Ответ на это вопрос вытекает из вышеизложенной характеристики нормативно-правового регулирования этих отношений, а именно то, что предписания, содержащиеся в законе и Стандартных правилах, являются императивными и не подлежат изменению.

Следовательно, «личность» страховщика и страхователя не влияет на содержание обязательного страхового правоотношения. Вне зависимости от того, какая страховая организация будет выступать страховщиком в отдельно взятом договоре страхования, условия страхования будут такими же. Поскольку «личность» страховщика не влияет на содержание договора страхования, следовательно, количество страховщиков не влияет на саму суть обязательного страхования и субъектный состав не может быть положен в основу отнесения обязательного страхования к частноправовому или публично-правовому институту.

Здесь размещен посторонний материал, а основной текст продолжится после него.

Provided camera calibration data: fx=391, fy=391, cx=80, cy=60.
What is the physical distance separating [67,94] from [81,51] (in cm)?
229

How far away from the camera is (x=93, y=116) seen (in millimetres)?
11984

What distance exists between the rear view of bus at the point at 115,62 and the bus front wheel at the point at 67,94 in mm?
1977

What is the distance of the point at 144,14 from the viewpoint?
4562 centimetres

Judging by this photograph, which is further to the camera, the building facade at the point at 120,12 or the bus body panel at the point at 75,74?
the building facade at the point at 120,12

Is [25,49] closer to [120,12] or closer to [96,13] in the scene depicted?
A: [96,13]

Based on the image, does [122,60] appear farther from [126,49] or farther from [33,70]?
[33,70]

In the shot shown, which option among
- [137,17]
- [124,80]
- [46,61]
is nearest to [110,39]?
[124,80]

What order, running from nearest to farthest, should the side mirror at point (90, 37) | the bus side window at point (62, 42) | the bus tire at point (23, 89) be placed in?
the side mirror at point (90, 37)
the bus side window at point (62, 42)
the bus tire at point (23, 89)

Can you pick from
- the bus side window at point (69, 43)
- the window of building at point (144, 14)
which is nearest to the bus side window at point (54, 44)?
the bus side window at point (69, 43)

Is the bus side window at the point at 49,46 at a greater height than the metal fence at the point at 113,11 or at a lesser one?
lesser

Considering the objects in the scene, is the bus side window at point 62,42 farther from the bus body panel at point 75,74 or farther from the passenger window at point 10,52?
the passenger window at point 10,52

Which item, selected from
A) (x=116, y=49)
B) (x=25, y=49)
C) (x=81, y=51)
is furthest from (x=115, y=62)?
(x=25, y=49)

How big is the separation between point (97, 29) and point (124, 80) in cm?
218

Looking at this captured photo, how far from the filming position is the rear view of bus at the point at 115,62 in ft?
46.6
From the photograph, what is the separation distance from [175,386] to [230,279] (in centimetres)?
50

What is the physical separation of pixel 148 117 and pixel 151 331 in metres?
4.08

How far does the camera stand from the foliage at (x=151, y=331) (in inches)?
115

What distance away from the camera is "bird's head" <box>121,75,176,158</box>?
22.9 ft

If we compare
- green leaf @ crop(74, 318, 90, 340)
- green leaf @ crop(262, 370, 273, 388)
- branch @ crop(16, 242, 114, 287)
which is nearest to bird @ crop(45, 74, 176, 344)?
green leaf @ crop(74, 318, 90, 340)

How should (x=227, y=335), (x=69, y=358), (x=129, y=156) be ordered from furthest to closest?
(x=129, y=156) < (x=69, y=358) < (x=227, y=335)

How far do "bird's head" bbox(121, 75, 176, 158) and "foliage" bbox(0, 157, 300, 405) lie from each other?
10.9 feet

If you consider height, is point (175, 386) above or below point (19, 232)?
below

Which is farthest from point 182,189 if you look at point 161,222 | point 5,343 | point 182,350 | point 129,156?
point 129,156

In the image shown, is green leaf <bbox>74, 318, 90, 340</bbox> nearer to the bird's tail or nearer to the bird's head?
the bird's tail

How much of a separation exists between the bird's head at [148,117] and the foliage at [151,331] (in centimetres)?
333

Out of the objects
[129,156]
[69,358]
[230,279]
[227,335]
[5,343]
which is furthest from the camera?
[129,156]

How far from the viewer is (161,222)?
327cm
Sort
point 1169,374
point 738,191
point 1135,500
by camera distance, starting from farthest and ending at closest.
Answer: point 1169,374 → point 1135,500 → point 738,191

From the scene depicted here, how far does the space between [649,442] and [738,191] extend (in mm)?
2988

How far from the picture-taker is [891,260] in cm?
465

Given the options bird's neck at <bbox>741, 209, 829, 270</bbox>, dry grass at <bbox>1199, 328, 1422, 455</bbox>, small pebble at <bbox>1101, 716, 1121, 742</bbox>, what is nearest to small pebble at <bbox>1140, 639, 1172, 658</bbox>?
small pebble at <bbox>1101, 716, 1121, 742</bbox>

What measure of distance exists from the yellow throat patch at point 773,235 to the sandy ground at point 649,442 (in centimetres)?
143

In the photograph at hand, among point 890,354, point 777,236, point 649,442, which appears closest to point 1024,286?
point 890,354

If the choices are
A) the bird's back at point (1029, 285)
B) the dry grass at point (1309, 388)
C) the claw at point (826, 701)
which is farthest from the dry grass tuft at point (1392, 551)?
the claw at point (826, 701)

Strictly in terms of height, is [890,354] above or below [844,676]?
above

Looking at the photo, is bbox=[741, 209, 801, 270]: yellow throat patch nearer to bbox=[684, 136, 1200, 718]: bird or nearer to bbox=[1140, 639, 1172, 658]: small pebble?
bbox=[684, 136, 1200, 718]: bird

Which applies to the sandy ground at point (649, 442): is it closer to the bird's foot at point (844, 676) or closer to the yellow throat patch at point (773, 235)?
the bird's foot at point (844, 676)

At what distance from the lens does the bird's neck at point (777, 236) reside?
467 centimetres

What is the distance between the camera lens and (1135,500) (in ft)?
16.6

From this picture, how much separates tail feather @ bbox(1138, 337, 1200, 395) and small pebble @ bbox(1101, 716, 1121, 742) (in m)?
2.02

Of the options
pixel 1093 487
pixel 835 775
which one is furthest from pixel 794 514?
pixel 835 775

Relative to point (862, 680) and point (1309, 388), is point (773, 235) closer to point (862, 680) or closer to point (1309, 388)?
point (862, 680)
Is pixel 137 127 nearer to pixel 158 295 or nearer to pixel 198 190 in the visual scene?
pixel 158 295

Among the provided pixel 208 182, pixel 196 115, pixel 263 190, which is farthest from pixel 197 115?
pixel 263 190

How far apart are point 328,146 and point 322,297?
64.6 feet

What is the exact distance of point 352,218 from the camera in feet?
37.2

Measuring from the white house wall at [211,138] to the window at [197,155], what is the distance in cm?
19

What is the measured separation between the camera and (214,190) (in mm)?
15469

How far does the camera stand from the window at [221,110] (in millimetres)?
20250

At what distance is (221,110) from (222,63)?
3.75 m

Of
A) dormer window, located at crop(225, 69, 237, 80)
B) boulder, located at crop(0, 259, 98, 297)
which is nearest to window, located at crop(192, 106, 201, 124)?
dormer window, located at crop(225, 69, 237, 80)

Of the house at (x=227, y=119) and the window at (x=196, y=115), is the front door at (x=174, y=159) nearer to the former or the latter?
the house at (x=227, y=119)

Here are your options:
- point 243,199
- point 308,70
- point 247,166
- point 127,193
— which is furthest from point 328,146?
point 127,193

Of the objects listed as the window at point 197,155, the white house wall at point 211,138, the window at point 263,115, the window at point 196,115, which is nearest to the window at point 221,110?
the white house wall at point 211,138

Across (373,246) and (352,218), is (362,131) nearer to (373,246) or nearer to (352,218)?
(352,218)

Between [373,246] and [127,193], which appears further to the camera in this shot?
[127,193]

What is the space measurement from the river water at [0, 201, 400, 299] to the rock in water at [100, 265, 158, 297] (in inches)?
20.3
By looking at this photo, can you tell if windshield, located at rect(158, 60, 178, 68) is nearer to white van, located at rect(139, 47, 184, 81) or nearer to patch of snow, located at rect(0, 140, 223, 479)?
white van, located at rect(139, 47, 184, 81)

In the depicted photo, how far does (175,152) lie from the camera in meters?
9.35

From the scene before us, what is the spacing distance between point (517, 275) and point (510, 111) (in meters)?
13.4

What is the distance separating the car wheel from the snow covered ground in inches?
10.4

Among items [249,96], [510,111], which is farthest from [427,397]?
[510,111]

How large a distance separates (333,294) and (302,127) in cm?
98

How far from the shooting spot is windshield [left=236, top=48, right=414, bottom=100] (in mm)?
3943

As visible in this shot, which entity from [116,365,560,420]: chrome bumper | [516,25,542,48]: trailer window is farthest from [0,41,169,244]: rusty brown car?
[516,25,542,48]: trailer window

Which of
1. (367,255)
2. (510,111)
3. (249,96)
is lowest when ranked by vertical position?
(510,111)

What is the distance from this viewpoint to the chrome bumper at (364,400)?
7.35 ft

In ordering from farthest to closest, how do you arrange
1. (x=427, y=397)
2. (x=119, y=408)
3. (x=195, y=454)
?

Но необходимо обратить внимание еще на один момент, характеризующий обязательное страхование, – не только повышенный контроль за реализацией страхователями и страховщиками предписаний закона об осуществлении обязательного страхования со стороны уполномоченных государственных органов, но и «вмешательство» государственных органов во взаимоотношение самостоятельных хозяйствующих субъектов – страхователя и страховщика. Например, при страховании ответственности организаций, эксплуатирующих опасные производственные объекты, таким органом является в настоящее время Федеральная служба по экологическому, технологическому и атомному надзору [9].

Такое «вмешательство» государственных органов в сферу страхования проявляется в компетенции Федеральной службы по экологическому, технологическому и атомному надзору, которые достаточно объемны. Так, например, при выдаче лицензии она проверяет наличие у соискателя лицензии договора страхования, проверяет содержание договора на соответствие нормативным актам, контролирует правильность идентификации опасных производственных объектов и соответствия их отнесения к категориям по обязательному страхованию ответственности нормативным требованиям, контролирует правильность выполнения страховыми организациями, имеющими право на страхование ответственности организаций, эксплуатирующих опасные производственные объекты, условий, установленных договором страхования, представляются ежеквартальные отчеты о ходе проведения страхования ответственности за причинение вреда при эксплуатации опасных производственных объектов [10].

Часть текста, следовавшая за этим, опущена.